Laurie Rumpf, a parishioner of St. Columba in Hopewell Junction, is on her way today to Tanzania for a 3 ½-lf-year mission on behalf of Maryknoll Lay Missioners. She took off from JFK Airport, will change planes in the Middle East and take off to Africa, then board a small plane to her mission site.
Ms. Rumpf will serve in Tanzania at a Maryknoll center for children and adults living with HIV/AIDS. She has a background in social services. Her primary occupation over the years was as a fundraiser and events planner. She is one of 13 Maryknoll missioners from 10 states in the largest MLM class since 2005.
She previously worked as a major-gifts officer for the Maryknoll Lay Missioners, and she was an active volunteer at John F. Kennedy Catholic Preparatory School in Somers, from which the youngest of her three sons graduated. More recently she worked for Bread for the World.
“I leave on Dec. 30 and I arrive in Tanzania on Jan. 1,” said Ms. Rumpf, 53, last week in a phone interview with Catholic New York. “There’s a transfer in the Middle East (Doha, Qatar) and I travel to Dar es Salaam in Tanzania; then from there I take a small plane to Mwanza, Tanzania, and that’s where I will attend Language School (for Swahili); that starts the first week of January. The total flying time is about 28 hours.”

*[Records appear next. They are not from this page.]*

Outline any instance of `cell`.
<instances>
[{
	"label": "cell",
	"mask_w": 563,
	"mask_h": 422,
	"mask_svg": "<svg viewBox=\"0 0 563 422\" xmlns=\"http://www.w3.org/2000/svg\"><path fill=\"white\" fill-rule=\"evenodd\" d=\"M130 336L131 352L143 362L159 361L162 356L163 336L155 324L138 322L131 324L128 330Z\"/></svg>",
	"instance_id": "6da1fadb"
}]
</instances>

While working for Maryknoll Lay Missioners for two years, ending in 2016, she served in the development office, in fundraising. “I fell in love with them,” she said. “The work that they were doing was inspiring and transformative, and I knew that when I was ready I would love to go back (to Tanzania), actually as missioner this time.”
She will serve at the Uzima Centre in Mwanza. Uzima is primarily a female Swahili name that means Full of Life.
She did a three-week Maryknoll mission immersion trip in Tanzania in 2017, and one in El Salvador in 2018. “It really fills and expands my soul and my faith,” she said “Now that I have a chance to live in mission versus visiting, I feel that this is a wonderful opportunity to immerse myself in a new culture and deepen my faith.”
Ms. Rumpf holds a bachelor’s degree in psychology and art from Southern Connecticut State University. She was born and raised in East Haven, Conn.
On Dec. 11, she was one of 13 new Maryknoll lay missioners called forth and sent into mission. The sending ceremony took place at the Queen of Apostles Chapel on the Maryknoll campus in Ossining.
The liturgy marked the completion of their eight-week orientation and formation program. The new missioners had participated in the program to prepare for cross-cultural ministries in Bolivia, Brazil, El Salvador, Kenya, Tanzania and at the U.S.-Mexico border.
“The charisma of Maryknoll that draws me to them is difficult to explain, but they are some of the most interesting, faith-filled and courageous people I have ever known,” Ms. Rumpf said. “I am hoping that my work on this mission will help and inspire others, especially young people, to gain the faith and courage to overcome whatever issues they are facing.”
She had thought about going into mission since college, but after she graduated, she got married and had a family. Ms. Rumpf, who is divorced, noted, “Now that my children are older, I feel very blessed to finally have this opportunity to fulfill my lifelong dream. Maryknoll missioners have a joy about them. When you come to Maryknoll you’re joining a family.“
In remarks to the new missioners during the Dec. 11 sending celebration, Robert Ellsberg, the publisher of Orbis Books, noted the call from Pope Francis to live one's life of faith as a journey. Ellsberg said that the journey of faith demands of us “a continuous willingness to go beyond ourselves, to move beyond our certainties, our comfort zones, our familiar shores and harbors, to cast our nets into the deep waters, to go where the spirit is calling us.”
Orbis Books is the publishing arm of the Maryknoll Fathers and Brothers.
The new missioners were “called forth” for their 3 ½-year ministry commitments in their respective mission regions in both English and the local language, organizers said. As part of the celebration, the new missioners also received their mission crosses and expressed their commitment “to witness the Good News of Jesus Christ, in solidarity with our brothers and sisters who are marginalized and oppressed.”